Retype the records below exactly as they appear, but leave out any pictures.

═══ Material provided ═══

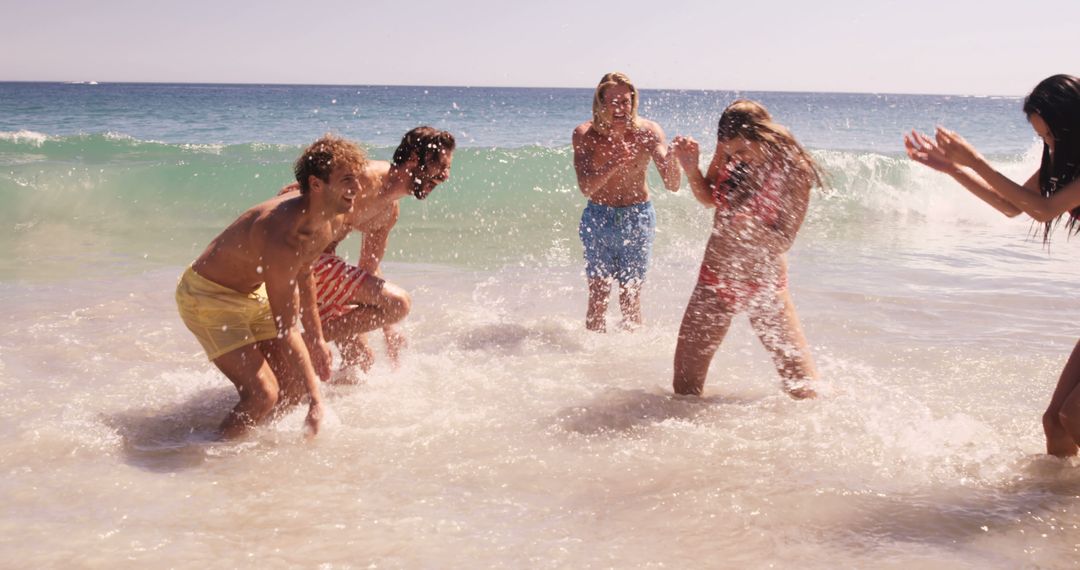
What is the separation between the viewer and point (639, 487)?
11.6 ft

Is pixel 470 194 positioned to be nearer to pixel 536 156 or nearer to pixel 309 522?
pixel 536 156

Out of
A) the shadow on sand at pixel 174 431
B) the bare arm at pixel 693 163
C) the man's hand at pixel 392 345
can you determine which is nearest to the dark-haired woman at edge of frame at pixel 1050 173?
the bare arm at pixel 693 163

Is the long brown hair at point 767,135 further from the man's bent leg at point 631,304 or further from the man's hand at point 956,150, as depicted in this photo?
the man's bent leg at point 631,304

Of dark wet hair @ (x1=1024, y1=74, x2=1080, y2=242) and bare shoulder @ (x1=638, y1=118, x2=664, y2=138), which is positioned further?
bare shoulder @ (x1=638, y1=118, x2=664, y2=138)

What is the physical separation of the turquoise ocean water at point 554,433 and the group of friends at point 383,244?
26cm

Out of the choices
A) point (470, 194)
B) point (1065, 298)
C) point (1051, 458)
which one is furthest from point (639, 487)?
point (470, 194)

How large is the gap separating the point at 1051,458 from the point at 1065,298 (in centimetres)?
413

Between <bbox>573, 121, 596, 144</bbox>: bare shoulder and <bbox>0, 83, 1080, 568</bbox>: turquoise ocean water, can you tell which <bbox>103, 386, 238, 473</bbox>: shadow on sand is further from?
<bbox>573, 121, 596, 144</bbox>: bare shoulder

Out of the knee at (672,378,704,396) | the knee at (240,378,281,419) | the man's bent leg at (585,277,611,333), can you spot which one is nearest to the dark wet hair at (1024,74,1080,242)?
A: the knee at (672,378,704,396)

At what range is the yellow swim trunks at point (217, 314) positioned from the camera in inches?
165

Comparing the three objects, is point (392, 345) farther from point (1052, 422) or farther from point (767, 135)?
point (1052, 422)

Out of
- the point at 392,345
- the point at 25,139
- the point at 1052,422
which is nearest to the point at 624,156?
the point at 392,345

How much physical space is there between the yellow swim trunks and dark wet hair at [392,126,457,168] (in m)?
1.10

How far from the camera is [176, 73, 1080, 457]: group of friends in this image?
3.42 metres
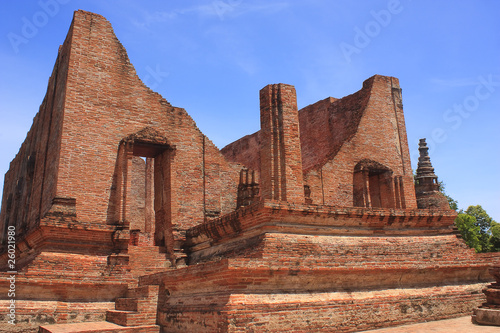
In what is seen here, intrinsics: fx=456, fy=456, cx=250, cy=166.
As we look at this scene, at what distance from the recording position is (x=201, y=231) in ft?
32.2

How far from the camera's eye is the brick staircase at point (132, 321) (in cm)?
700

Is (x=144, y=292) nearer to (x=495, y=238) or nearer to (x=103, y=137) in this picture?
(x=103, y=137)

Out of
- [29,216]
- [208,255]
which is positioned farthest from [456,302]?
[29,216]

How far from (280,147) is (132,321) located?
5.43 meters

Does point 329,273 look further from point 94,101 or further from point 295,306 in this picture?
point 94,101

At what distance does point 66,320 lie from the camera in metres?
8.18

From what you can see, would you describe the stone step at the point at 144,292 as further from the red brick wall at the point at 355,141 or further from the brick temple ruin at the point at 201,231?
the red brick wall at the point at 355,141

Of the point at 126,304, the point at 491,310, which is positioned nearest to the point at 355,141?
the point at 491,310

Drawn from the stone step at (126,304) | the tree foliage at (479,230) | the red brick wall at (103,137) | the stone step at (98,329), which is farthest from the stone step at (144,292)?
the tree foliage at (479,230)

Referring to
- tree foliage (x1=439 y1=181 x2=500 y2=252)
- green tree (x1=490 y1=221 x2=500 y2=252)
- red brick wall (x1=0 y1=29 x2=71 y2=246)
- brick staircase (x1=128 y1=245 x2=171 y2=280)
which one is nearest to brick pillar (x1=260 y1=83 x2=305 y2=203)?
brick staircase (x1=128 y1=245 x2=171 y2=280)

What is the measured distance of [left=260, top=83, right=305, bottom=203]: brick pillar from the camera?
35.6ft

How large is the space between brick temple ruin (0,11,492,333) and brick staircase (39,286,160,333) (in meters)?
0.03

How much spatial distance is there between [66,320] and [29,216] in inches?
216

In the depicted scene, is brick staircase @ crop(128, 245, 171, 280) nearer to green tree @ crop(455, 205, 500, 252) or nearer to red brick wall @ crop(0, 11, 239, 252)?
red brick wall @ crop(0, 11, 239, 252)
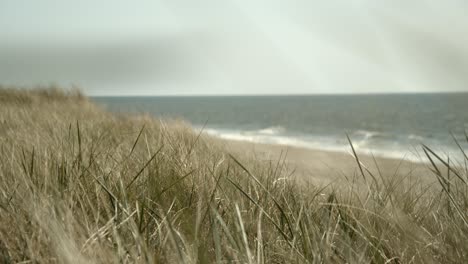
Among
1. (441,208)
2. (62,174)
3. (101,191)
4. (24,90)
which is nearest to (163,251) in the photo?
(101,191)

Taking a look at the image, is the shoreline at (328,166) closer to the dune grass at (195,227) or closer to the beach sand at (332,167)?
the beach sand at (332,167)

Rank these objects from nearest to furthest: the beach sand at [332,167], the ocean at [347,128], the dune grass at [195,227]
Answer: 1. the dune grass at [195,227]
2. the beach sand at [332,167]
3. the ocean at [347,128]

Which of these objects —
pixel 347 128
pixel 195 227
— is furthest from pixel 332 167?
pixel 347 128

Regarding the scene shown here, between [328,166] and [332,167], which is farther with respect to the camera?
[332,167]

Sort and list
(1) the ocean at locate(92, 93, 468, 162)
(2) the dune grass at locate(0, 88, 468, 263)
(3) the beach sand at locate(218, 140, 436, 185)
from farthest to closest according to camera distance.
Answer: (1) the ocean at locate(92, 93, 468, 162) → (3) the beach sand at locate(218, 140, 436, 185) → (2) the dune grass at locate(0, 88, 468, 263)

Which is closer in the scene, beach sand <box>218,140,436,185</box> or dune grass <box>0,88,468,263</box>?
dune grass <box>0,88,468,263</box>

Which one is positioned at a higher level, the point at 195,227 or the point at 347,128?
the point at 195,227

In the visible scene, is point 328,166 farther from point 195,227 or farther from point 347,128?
point 347,128

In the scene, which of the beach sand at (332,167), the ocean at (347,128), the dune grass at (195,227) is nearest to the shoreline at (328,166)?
the beach sand at (332,167)

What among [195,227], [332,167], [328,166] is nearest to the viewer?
[195,227]

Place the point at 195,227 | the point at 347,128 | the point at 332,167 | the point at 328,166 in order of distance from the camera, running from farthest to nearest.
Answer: the point at 347,128
the point at 332,167
the point at 328,166
the point at 195,227

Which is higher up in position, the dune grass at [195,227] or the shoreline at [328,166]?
the dune grass at [195,227]

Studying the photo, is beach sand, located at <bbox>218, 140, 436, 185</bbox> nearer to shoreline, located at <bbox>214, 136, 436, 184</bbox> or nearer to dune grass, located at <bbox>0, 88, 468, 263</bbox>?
shoreline, located at <bbox>214, 136, 436, 184</bbox>

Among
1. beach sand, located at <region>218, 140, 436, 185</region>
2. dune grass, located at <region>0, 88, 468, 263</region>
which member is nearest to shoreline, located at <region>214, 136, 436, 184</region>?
beach sand, located at <region>218, 140, 436, 185</region>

═══

> _Task result_:
What is the separation between the viewer and point (639, 487)?
11.6 ft

Is pixel 470 194 positioned to be nearer to pixel 536 156 or nearer to pixel 309 522?
pixel 536 156

Out of
A) the shadow on sand at pixel 174 431
B) the bare arm at pixel 693 163
C) the man's hand at pixel 392 345
can you determine which is nearest to the dark-haired woman at edge of frame at pixel 1050 173?
the bare arm at pixel 693 163

Is the long brown hair at point 767,135 further from the man's bent leg at point 631,304 or further from the man's hand at point 956,150, as depicted in this photo?
the man's bent leg at point 631,304

Of dark wet hair @ (x1=1024, y1=74, x2=1080, y2=242) and bare shoulder @ (x1=638, y1=118, x2=664, y2=138), which is positioned further?
bare shoulder @ (x1=638, y1=118, x2=664, y2=138)

What is the physical separation of the turquoise ocean water at point 554,433 and the group of friends at point 383,244?
26cm

Out of the choices
A) point (470, 194)
B) point (1065, 298)
C) point (1051, 458)
which one is furthest from point (639, 487)?
point (470, 194)

How large is the gap separating the point at 1051,458 from the point at 1065,298 (in centimetres)?
413

Between <bbox>573, 121, 596, 144</bbox>: bare shoulder and <bbox>0, 83, 1080, 568</bbox>: turquoise ocean water, can you tell which <bbox>103, 386, 238, 473</bbox>: shadow on sand is further from?
<bbox>573, 121, 596, 144</bbox>: bare shoulder

Out of the knee at (672,378,704,396) | the knee at (240,378,281,419) | the man's bent leg at (585,277,611,333), can you spot which one is nearest to the dark wet hair at (1024,74,1080,242)?
A: the knee at (672,378,704,396)

At what range is the yellow swim trunks at point (217, 314) positioned from the camera in inches?
165

Comparing the three objects, is point (392, 345) farther from point (1052, 422) or farther from point (767, 135)?
point (1052, 422)

Out of
- the point at 392,345
- the point at 25,139
- the point at 1052,422
which is nearest to the point at 624,156?
the point at 392,345

How much physical space is there between the yellow swim trunks and dark wet hair at [392,126,457,168] (in m)?
1.10

How far from the camera is [176, 73, 1080, 457]: group of friends in this image?
3.42 metres
In what is seen here, intrinsics: fx=456, fy=456, cx=250, cy=166.
As we look at this scene, at what distance from the recording position is (x=201, y=231) in ft?
32.2

How far from the camera's eye is the brick staircase at point (132, 321) (in cm)?
700

Is (x=144, y=292) nearer to (x=495, y=238) or nearer to (x=103, y=137) in this picture?
(x=103, y=137)

Out of
- [29,216]
- [208,255]
which is positioned farthest from [456,302]?
[29,216]

How far from (280,147) is (132,321) located?
5.43 meters

Does point 329,273 look further from point 94,101 or further from point 295,306 in this picture?
point 94,101

At what distance does point 66,320 lie from the camera in metres?
8.18

From what you can see, would you describe the stone step at the point at 144,292 as further from the red brick wall at the point at 355,141 or further from the brick temple ruin at the point at 201,231?
the red brick wall at the point at 355,141

Of the point at 126,304, the point at 491,310, which is positioned nearest to the point at 355,141?
the point at 491,310

Drawn from the stone step at (126,304) | the tree foliage at (479,230) | the red brick wall at (103,137) | the stone step at (98,329), which is farthest from the stone step at (144,292)?
the tree foliage at (479,230)

Referring to
- tree foliage (x1=439 y1=181 x2=500 y2=252)
- green tree (x1=490 y1=221 x2=500 y2=252)
- red brick wall (x1=0 y1=29 x2=71 y2=246)
- brick staircase (x1=128 y1=245 x2=171 y2=280)
which one is nearest to brick pillar (x1=260 y1=83 x2=305 y2=203)?
brick staircase (x1=128 y1=245 x2=171 y2=280)

What is the measured distance of [left=260, top=83, right=305, bottom=203]: brick pillar from the camera?
35.6ft

How large is the space between brick temple ruin (0,11,492,333) and brick staircase (39,286,160,333) (in meters)?
0.03

How much spatial distance is there between [66,320] and [29,216] in inches?
216

In the depicted scene, is brick staircase @ crop(128, 245, 171, 280) nearer to green tree @ crop(455, 205, 500, 252) or nearer to red brick wall @ crop(0, 11, 239, 252)?
red brick wall @ crop(0, 11, 239, 252)
Among
1. (441,208)
2. (62,174)
3. (101,191)
4. (24,90)
which is nearest to (163,251) in the photo?
(101,191)

Taking a look at the image, is the shoreline at (328,166) closer to the dune grass at (195,227) or closer to the beach sand at (332,167)?
the beach sand at (332,167)

Rank these objects from nearest to furthest: the beach sand at [332,167], the ocean at [347,128], the dune grass at [195,227]
Answer: 1. the dune grass at [195,227]
2. the beach sand at [332,167]
3. the ocean at [347,128]

Which of these objects —
pixel 347 128
pixel 195 227
— is furthest from pixel 332 167?
pixel 347 128

Regarding the scene shown here, between [328,166] and [332,167], which is farther with respect to the camera?
[332,167]

Sort and list
(1) the ocean at locate(92, 93, 468, 162)
(2) the dune grass at locate(0, 88, 468, 263)
(3) the beach sand at locate(218, 140, 436, 185)
from farthest to closest according to camera distance.
Answer: (1) the ocean at locate(92, 93, 468, 162) → (3) the beach sand at locate(218, 140, 436, 185) → (2) the dune grass at locate(0, 88, 468, 263)

Which is closer in the scene, beach sand <box>218,140,436,185</box> or dune grass <box>0,88,468,263</box>?
dune grass <box>0,88,468,263</box>

Which one is positioned at a higher level, the point at 195,227 or the point at 347,128?
the point at 195,227

In the visible scene, is point 328,166 farther from point 195,227 or farther from point 347,128?
point 347,128

In the scene, which of the beach sand at (332,167), the ocean at (347,128), the dune grass at (195,227) is nearest to the shoreline at (328,166)?
the beach sand at (332,167)

What among [195,227], [332,167], [328,166] is nearest to the viewer?
[195,227]

Place the point at 195,227 | the point at 347,128 | the point at 332,167 | the point at 328,166 in order of distance from the camera, running from farthest to nearest.
Answer: the point at 347,128
the point at 332,167
the point at 328,166
the point at 195,227

Which is higher up in position, the dune grass at [195,227] or the shoreline at [328,166]?
the dune grass at [195,227]

Studying the photo, is beach sand, located at <bbox>218, 140, 436, 185</bbox> nearer to shoreline, located at <bbox>214, 136, 436, 184</bbox> or nearer to dune grass, located at <bbox>0, 88, 468, 263</bbox>?
shoreline, located at <bbox>214, 136, 436, 184</bbox>

Among
1. beach sand, located at <region>218, 140, 436, 185</region>
2. dune grass, located at <region>0, 88, 468, 263</region>
which member is nearest to shoreline, located at <region>214, 136, 436, 184</region>?
beach sand, located at <region>218, 140, 436, 185</region>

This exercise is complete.